Espaliered apple trees and grape vines covered much of the hillsides leading down to the highway above the Bodensee and exception for resort development nearer the lake this area seems to have remained quite rural. A little over two hours after leaving Lindau we came down off the rolling farmland and descended on a steep, winding road into a canyon whose sides appeared to be made of black shale type rock. Around 5:30 pm we stopped in Freiburg on the German side of the Rhine to fill up the BMW with gas (and empty our pockets of Euros).
We figured we had about an hour to go until reaching Ribeauville and that would have been the case, but the Beemer seemed to have cast a spell over Miss Moneypenny so she would not let enter France. While it looked like a straight shot from Freiburg to Colmar on the west side of the Rhine, Miss Moneypenny sent us onto the A5 Autobahn north toward Stuttgart. After roaring along at 130-140 KPH for a few miles, we decided to get off the Autobahn and consult our Michelin maps. We concluded that we now needed to head south towards Switzerland, go past Freiburg, then get off the Autobahn and go northwest on secondary roads to reach the Rhine. We called the hotel in Ribeauville, were told it should take us another hour to get them, and set off once again.
We hit a big traffic backup near the river and Cindy rightly guessed it was because bridge repairs were being done and there was only one lane open across the bridge. We only got a brief look at the river as we crossed it as fast as we could, then turned north towards Colmar once we were in France.
Ribeauville is a small, and quite old town, with narrow streets snaking their way up the side of the mountains. We had neither a map of the town nor specific directions to the hotel, but Miss Moneypenny led us right to the door of the hotel. After dumping our bags in the lobby and parking the car, Marie-Madeline (one of two sisters who run the hotel) showed us to our room and made a dinner reservation for us.

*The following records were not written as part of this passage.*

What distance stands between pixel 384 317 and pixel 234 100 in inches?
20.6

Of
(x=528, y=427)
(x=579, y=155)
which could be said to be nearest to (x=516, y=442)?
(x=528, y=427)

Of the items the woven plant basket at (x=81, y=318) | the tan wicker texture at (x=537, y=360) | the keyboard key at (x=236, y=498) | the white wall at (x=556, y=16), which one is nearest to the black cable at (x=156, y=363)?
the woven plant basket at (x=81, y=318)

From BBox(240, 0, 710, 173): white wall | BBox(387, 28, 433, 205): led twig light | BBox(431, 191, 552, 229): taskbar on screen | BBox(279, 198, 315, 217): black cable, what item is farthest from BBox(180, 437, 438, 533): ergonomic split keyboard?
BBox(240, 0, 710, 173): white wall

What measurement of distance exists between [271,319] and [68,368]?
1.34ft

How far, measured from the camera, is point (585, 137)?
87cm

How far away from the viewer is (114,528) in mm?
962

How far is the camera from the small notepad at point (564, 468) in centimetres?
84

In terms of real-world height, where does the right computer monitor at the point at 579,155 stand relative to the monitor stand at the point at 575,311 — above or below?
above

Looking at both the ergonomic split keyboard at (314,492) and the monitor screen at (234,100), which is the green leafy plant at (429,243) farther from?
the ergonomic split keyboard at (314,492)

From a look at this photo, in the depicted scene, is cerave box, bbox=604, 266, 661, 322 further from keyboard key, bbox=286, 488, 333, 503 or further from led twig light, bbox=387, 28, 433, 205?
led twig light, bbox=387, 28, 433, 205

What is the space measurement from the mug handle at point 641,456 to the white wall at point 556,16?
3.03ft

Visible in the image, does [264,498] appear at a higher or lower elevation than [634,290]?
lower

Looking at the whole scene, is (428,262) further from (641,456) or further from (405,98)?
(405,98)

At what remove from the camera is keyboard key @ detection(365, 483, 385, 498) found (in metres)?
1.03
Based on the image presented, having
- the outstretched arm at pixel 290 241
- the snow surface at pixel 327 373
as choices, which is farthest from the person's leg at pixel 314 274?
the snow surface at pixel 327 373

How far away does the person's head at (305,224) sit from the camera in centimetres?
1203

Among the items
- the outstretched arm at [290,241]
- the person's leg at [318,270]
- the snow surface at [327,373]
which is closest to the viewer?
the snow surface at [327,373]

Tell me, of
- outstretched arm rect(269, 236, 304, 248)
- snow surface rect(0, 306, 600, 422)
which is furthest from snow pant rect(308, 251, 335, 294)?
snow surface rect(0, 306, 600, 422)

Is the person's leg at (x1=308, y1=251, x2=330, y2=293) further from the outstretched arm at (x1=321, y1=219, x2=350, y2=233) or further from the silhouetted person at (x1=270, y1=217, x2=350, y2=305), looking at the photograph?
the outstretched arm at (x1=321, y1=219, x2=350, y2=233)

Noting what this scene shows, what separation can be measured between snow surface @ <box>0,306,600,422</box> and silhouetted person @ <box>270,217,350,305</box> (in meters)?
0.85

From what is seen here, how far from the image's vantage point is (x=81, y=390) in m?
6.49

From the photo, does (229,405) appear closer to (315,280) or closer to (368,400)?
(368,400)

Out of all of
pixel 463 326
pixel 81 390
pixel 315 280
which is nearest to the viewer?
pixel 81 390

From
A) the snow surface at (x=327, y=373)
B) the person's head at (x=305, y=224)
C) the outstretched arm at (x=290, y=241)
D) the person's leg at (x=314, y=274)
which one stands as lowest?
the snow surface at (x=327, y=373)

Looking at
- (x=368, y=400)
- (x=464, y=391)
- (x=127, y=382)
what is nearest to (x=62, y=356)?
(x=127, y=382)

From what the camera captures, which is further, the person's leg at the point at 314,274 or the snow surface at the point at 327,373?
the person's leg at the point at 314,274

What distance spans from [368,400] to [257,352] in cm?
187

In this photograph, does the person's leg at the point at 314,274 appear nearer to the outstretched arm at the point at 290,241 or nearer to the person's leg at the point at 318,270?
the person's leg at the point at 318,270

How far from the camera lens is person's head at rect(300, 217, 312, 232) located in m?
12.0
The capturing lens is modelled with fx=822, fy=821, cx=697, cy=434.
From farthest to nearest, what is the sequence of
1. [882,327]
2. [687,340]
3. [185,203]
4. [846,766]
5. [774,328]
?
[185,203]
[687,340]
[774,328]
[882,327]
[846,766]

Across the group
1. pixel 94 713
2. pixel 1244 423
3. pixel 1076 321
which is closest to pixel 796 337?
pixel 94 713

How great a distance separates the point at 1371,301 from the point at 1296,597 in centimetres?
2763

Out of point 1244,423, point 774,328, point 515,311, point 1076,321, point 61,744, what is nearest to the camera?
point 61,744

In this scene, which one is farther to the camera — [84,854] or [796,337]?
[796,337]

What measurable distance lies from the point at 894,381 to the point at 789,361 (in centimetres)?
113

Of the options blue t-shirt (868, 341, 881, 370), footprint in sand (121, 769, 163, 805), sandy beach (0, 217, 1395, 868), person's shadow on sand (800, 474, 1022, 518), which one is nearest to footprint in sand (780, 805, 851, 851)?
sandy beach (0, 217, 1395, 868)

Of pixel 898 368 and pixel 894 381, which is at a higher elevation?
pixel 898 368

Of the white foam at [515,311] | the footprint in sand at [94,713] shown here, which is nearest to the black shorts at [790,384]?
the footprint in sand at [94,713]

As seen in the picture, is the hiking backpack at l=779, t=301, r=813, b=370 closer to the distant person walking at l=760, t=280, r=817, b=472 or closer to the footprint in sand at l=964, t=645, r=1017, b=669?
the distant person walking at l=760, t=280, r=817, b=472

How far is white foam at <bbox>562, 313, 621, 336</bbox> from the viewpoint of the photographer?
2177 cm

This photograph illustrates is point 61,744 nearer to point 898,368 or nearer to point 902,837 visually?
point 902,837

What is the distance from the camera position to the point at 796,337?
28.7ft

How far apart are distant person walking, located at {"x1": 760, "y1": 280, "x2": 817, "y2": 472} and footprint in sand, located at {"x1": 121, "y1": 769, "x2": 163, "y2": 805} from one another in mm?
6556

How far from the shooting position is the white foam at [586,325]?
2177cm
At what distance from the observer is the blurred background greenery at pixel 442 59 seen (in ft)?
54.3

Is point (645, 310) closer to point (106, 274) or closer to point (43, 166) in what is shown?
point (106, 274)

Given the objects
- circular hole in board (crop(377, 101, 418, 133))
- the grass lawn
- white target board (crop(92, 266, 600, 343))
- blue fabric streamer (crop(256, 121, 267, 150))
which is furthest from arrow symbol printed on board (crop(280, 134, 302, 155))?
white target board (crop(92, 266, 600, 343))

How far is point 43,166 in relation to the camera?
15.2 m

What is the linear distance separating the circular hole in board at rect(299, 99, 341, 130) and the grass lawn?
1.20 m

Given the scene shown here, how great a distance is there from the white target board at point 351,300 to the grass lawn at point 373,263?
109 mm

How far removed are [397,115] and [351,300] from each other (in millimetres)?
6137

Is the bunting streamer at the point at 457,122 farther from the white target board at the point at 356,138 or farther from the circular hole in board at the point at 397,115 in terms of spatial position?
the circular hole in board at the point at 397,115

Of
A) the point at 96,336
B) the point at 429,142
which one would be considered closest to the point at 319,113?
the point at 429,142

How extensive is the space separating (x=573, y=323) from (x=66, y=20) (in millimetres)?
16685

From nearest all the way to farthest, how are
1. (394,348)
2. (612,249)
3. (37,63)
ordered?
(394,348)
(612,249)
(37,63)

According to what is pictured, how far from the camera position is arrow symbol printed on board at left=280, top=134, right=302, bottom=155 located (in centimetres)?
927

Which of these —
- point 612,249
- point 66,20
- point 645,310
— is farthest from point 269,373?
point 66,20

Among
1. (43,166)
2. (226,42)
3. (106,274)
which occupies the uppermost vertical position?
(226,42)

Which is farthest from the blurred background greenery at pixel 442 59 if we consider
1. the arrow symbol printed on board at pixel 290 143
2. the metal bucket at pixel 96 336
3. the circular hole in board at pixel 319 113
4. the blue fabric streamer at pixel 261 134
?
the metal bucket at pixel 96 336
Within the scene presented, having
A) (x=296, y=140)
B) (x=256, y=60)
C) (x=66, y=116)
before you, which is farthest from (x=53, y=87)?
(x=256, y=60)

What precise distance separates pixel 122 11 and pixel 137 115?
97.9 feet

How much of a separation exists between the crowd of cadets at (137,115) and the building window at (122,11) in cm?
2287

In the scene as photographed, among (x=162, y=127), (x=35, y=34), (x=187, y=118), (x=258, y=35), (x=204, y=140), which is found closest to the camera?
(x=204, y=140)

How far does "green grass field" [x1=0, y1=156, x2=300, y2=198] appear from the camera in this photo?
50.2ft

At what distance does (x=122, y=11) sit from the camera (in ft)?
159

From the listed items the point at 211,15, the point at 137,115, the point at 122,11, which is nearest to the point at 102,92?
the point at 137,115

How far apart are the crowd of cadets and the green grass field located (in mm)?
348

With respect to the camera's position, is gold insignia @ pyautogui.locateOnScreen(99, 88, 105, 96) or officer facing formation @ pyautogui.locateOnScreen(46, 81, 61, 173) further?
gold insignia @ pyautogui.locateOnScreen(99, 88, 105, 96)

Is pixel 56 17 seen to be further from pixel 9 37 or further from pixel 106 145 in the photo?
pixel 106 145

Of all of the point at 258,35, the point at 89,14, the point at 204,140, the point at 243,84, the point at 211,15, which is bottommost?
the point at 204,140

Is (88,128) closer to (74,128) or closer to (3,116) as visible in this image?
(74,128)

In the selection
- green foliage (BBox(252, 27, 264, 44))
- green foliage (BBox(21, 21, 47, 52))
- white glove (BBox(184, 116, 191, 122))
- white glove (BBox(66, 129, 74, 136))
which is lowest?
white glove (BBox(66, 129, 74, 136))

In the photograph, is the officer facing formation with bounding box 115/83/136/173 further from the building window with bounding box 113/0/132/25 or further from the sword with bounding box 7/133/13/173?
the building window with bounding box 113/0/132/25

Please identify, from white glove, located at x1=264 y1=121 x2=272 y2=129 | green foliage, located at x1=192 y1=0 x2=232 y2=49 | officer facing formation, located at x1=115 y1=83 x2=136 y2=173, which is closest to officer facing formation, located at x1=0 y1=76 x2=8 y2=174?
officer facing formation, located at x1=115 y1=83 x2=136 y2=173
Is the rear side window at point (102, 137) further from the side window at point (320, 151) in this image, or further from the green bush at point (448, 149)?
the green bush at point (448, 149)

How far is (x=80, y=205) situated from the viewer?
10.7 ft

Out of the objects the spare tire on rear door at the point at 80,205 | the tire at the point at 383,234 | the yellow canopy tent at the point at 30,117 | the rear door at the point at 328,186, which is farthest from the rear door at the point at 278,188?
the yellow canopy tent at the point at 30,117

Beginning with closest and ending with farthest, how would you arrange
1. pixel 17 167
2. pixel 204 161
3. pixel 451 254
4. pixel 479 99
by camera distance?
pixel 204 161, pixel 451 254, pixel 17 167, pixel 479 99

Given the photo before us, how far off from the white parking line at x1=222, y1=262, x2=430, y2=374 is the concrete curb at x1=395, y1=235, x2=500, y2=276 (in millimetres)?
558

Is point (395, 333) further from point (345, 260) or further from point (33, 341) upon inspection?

Around 8:30 we walked a little over five minutes to the Hotel and Restaurant Au Cheval Blanc near the top of the Grand Rue, the main street the runs from the bottom to the top of the town. The only other diners were a young French couple in their twenties, a lone Japanese tourist, and a thirty-something husband and wife and their two young kids. Because France and Germany have traded “ownership” of this area, many towns have Germany names, and the cuisine has French and German influences. So our Coq au Vin dinner was made not with a red wine from Burgundy, but an Alsatian Riesling, and the side dish was not potatoes, but Spaetzle.
It was a quiet evening out, even though the little toddler at the table next to us kept running gleefully back and forth between her parents and the toy box the restaurant maintains at the rear of the dining room, carting back various treasures to show off.
We were happy to see this day come to a close and went to bed looking forwarded to a day without driving on Monday.